→ **DIRECTION 1**:
In the guide on Reddit spam filters, what is named as the top trigger?
→ **DIRECTION 2**:
Pick up the Reddit spam filter guide after its final sentence and keep writing it.

→ **PASSAGE GIVEN**:
::::::
Reddit Spam Filters Explained
Reddit uses automated filters to reduce spam and repetitive low-quality posting. Most people hit filters for simple reasons: repetition, high volume, or link-first posts with no context. This guide shows what commonly triggers filters and how to prevent it safely.
- Top trigger: copy/paste content across multiple threads or subreddits.
- Second trigger: posting too fast or too often (burst behavior).
- Best fix: slow down, add context, and follow local rules (flair/title/link policies).
On this page
What spam filters do (plain English)
Spam filters try to detect patterns that look automated, low-quality, or repetitive. They may remove a post, hide it from feeds, or require manual approval. The important point: filters often care more about patterns than your intent.
Most common triggers
- Same link posted repeatedly
- Same comment posted in many threads
- Same “template” text across subreddits
- Many posts/comments in a short time
- Rapid retries after removals
- Posting immediately after account creation
- Link-only posts without summary
- Very short posts that look like promos
- No clear question or useful detail
- Missing/incorrect flair
- Wrong title pattern
- Posting links where only text posts are allowed
If you’re unsure about rules/format, use: How to Read Subreddit Rules Like a Pro.
::::::
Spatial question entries

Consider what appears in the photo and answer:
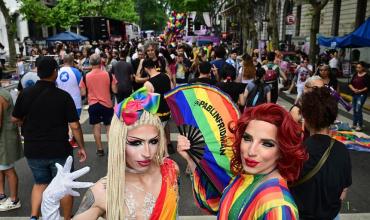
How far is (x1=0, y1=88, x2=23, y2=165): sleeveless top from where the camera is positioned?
4250 millimetres

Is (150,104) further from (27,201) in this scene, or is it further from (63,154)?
(27,201)

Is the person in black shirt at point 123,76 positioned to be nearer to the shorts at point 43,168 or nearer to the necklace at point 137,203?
the shorts at point 43,168

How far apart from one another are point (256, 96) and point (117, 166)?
4.45 metres

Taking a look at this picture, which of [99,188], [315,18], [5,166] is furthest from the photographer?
[315,18]

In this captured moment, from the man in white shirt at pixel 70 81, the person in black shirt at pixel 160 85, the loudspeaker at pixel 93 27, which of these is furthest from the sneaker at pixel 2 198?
the loudspeaker at pixel 93 27

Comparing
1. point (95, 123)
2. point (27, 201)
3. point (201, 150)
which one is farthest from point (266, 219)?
point (95, 123)

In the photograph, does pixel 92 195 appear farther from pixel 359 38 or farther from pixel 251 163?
pixel 359 38

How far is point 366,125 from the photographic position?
30.0ft

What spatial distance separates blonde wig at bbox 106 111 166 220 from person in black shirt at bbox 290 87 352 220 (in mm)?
1198

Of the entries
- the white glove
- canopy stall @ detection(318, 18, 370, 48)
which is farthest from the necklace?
canopy stall @ detection(318, 18, 370, 48)

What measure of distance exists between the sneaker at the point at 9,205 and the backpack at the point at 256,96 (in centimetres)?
376

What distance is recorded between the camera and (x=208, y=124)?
2.51m

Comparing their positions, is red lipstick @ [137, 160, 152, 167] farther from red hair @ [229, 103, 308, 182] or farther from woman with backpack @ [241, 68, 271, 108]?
woman with backpack @ [241, 68, 271, 108]

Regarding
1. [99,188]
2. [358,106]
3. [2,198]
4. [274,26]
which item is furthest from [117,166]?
[274,26]
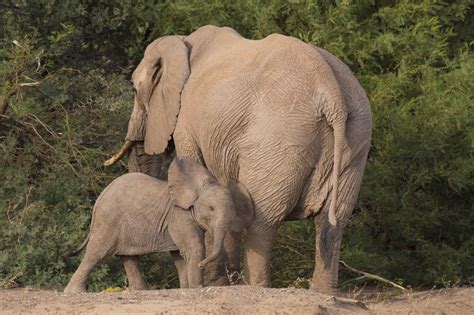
::::::
→ **EXPECTED ANSWER 1**:
Copy/paste content across multiple threads or subreddits.

→ **EXPECTED ANSWER 2**:
Prevention checklist (safe)
- Slow down: avoid posting in bursts. Spread activity over time.
- Stop copy/paste: rewrite comments so they fit each thread.
- Add context: 3–5 bullets summary inside the post beats link drops.
- Match local format: flair, title pattern, post type (text vs link).
- Engage naturally: reply to comments, ask follow-ups, be specific.
- After a removal: fix the issue first; don’t repost blindly.
If you think you got filtered: what to do
- Check for messages (AutoModerator/mod notes).
- Don’t spam retries—wait and adjust the post.
- Switch to text-first (summary + question) if links are risky.
- Ask mods politely with one short question: Modmail Templates.
Next step
Read next: How to Use Flair on Reddit (And Why It Gets Posts Removed).
FAQ
Can good content still get filtered?
Yes. Filters often react to patterns (repetition, bursts, link-first posts) even if the content is fine.
Should I delete and repost?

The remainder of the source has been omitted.